Ela ressalta que, com as PPPs, o mercado de saúde está se consolidando em grandes consórcios e chama atenção para a dificuldade de entrar nos principais hospitais. O grande desafio é ter uma atuação maior no segmento privado. Criar parcerias e benefícios que consigam convencê-lo de que, apesar de ser uma área estratégica, é melhor ter uma parceria com operadoras logísticas, assinala.
Divisão do grupo Luft, a Bomi Brasil tem forte atuação junto a fabricantes da área de saúde e planeja expandir os negócios com hospitais, com foco no setor privado. A Bomi tem os fabricantes como clientes e os hospitais como destinatários. Nosso papel agora é integrar a cadeia, diz o diretor executivo da Bomi Brasil, Felipe Selistre.
O projeto é estabelecer contratos com hospitais a partir de 2013. Nenhum grande hospital terceirizou a logística interna, não há essa cultura, mas o mercado caminha para isso, afirma. O acesso da população aumentou e os hospitais precisam ser mais eficientes.
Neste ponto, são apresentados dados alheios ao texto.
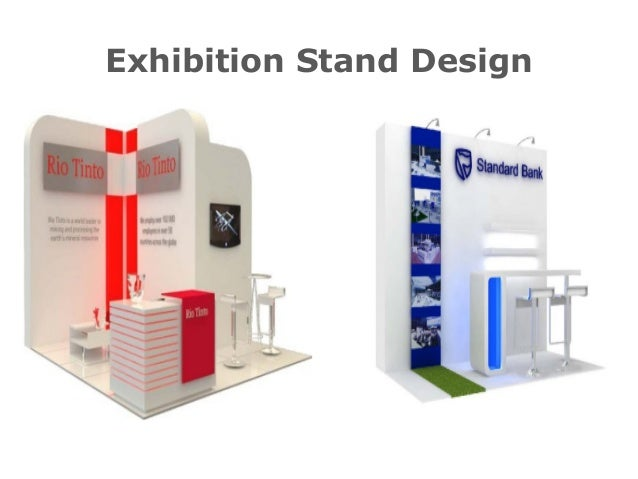Small Exhibition Stand Up : Custom designed exhibition stands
Não é mais possível ocupar grande parte do espaço para armazenagem e essa não é uma área rentável.
A companhia tem cinco centros de distribuição nas regiões Sul, Sudeste e Centro-Oeste e deve expandir as operações em 2014. Criada há 15 anos, a Bomi tem hoje 150 clientes de diversos ramos ligados à saúde. A divisão representa aproximadamente 40% do faturamento total do grupo Luft, que supera R$ 1 bilhão.
Setor privado demonstra resistência
Apesar da resistência, o interesse de operadoras logísticas em expandir a atuação dentro de hospitais deve ganhar incentivo nos próximos anos. Ainda que as principais instituições sigam avessas à terceirização, a Associação Nacional de Hospitais Privados (Anahp), que representa os grandes nomes do setor, reconhece que a transformação é inevitável. O presidente, Francisco Balestrin, conta que, de olho nesse movimento, os hospitais membros estão contratando consultorias para desenvolver um sistema único de compra de materiais e medicamentos.
A mudança será muito positiva. Vai melhorar a prestação de serviços de saúde e vamos nos concentrar no que melhor sabemos fazer, diz Balestrin, que avalia que o processo de terceirização deve ocorrer no médio prazo, de três a quatro anos.
O presidente, contudo, chama atenção para a necessidade de padronização de materiais e critica o atual modelo de remuneração do setor. Antes, os hospitais estavam focados na prestação de serviços e, nos últimos anos, ficaram sob o controle das operadoras de planos de saúde, então se valeram principalmente dos reajustes de materiais e medicamentos, em meio ao represamento de reajuste de prestação de serviços. Com essa distorção, a área ficou extremamente nevrálgica para as instituições hospitalares, explica Balestrin, ressaltando que praticamente 50% das receitas de hospitais está vinculada à venda de materiais e medicamentos. Em 2011, os hospitais associados à Anahp tiveram faturamento de R$ 9,4 bilhões.